Na última assembleia foi aprovado o indicativo de greve para o dia 15/08. Seria uma grande oportunidade para ter uma paralisação unificada dos setores de transporte junto com a Sabesp. Entretanto, os sindicatos ligados à UGT e a CUT na CPTM, e à CTB na Sabesp, não estão aderindo a essa política de greve no dia 15. A direção do Sindicato dos Metroviários, portanto, não pode se adaptar a essa situação, e devem fazer uma forte exigência a esses sindicatos que encampem a paralisação do dia 15/8, fazendo política na base dessas categorias chamando à greve unificada, para pressionar e ajudar a desmascarar as direções dessas entidades. O Movimento Nossa Classe, como minoria da diretoria do Sindicato dos Metroviários, apresentou em reunião essa proposta, que foi recusada pela ala majoritária do Resistência-PSOL, e lamentavelmente nesse caso também pelo PSTU e outras correntes do PSOL (CST e RS-Unidos), afirmando que os demais sindicatos já apontaram nos bastidores que dia 15 não será unificado, deixando a promessa de tal medida só para outubro.

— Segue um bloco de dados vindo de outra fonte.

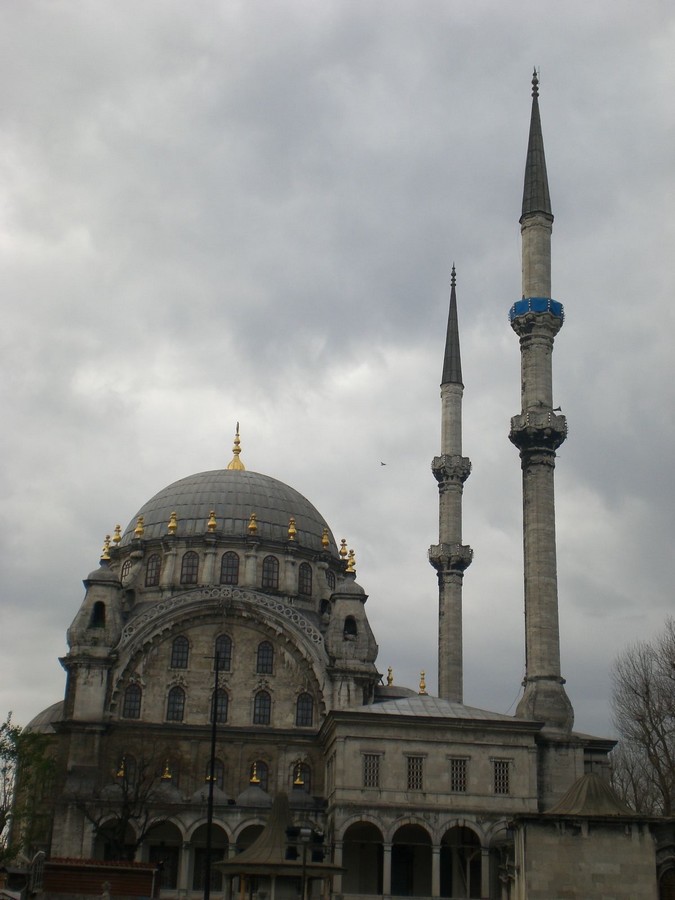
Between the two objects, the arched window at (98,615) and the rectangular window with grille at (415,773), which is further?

No âmbito nacional, a CSP- Conlutas também precisa ajustar sua política. A central sindical e popular cumpre atualmente um importante papel como única central que não compactua com a política de adesão ao governo de frente ampla. Apesar de ainda estar distante de setores mais de massa, muito também pela equivocada política que assumiu ao não reconhecer o golpe da direita em 2016. Cabe à central no seu próximo congresso corrigir a política de fazer exigências ao governo Lula sem nenhuma denúncia - como vimos na política dos companheiros do PSTU frente à privatização do Metrô de BH - , que ao invés de combater reforça as ilusões no governo, e direcionar suas exigências às demais centrais sindicais e sindicatos, em torno de propostas concretas para a ação comum na luta contra os ataques, como pela greve unificada em SP no dia 15/8. Sem isso, fica uma prática política que não serve para desmascarar a burocracia sindical e as ilusões que as direções promovem nas suas bases em torno das expectativas do governo Lula, diante de um cenário político que a extrema direita ainda possui força social na realidade do país.

A CSP- Conlutas como parte da preparação do seu congresso deve ajustar essa política, exigindo que as principais centrais sindicais rompam o pacto com Lula e Alckmin e chamem imediatamente um plano de luta nacional contra a agenda de privatizações e o arcabouço fiscal, que passa pela revogação de todas as reformas, da trabalhista e da previdência, assim como derrube integralmente a lei da terceirização. Somente com sindicatos e oposições independentes dos governos e patrões, que unifique os setores efetivos e terceirizados da nossa classe será possível construir uma alternativa anticapitalista à política de conciliação de classes petista. Que já provou inúmeras vezes ser a principal responsável em abrir o caminho da extrema direita no país.